Stated problem: Reproduce the records below verbatim, line for line, with no alterations.

Raw data:
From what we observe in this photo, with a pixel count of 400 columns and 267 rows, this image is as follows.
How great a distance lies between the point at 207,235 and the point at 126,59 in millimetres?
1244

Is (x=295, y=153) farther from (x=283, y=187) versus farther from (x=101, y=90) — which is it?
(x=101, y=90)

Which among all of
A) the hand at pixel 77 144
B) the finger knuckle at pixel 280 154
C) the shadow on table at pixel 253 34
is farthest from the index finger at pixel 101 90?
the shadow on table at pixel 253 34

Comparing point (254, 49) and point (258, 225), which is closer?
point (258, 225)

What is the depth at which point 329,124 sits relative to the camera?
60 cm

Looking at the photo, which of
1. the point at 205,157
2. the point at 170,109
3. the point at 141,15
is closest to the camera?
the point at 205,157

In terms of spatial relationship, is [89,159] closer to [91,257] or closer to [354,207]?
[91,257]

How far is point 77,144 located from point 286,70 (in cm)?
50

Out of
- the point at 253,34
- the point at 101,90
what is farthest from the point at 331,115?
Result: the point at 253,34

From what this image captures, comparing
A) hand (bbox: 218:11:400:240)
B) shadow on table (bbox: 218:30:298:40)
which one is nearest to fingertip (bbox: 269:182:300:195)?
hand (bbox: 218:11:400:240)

Exercise response:
From what we observe in this photo, with a pixel count of 400 columns and 267 rows, this image is as follows.
How great a distance lies between the point at 207,235 and the point at 126,59 in millimetres?
1244

Is (x=295, y=153) farther from (x=283, y=187) versus farther from (x=101, y=90) — which is it?
(x=101, y=90)

Which among all of
A) the hand at pixel 77 144
B) the finger knuckle at pixel 280 154
C) the shadow on table at pixel 253 34
is farthest from the index finger at pixel 101 90?
the shadow on table at pixel 253 34

Comparing point (254, 49) and point (258, 225), which is closer?
point (258, 225)

What is the depth at which point 329,124 sits relative to the camera?
60 cm

Looking at the photo, which of
1. the point at 205,157
2. the point at 170,109
3. the point at 141,15
is closest to the camera?
the point at 205,157

In terms of spatial relationship, is [89,159] closer to [91,257] or closer to [354,207]?
[91,257]

How far is point 77,144 located from point 286,70 (in cm)?
50

Out of
- the point at 253,34
- the point at 101,90
what is farthest from the point at 331,115?
Result: the point at 253,34

From what this image captures, comparing
A) hand (bbox: 218:11:400:240)
B) shadow on table (bbox: 218:30:298:40)
which one is nearest to fingertip (bbox: 269:182:300:195)?
hand (bbox: 218:11:400:240)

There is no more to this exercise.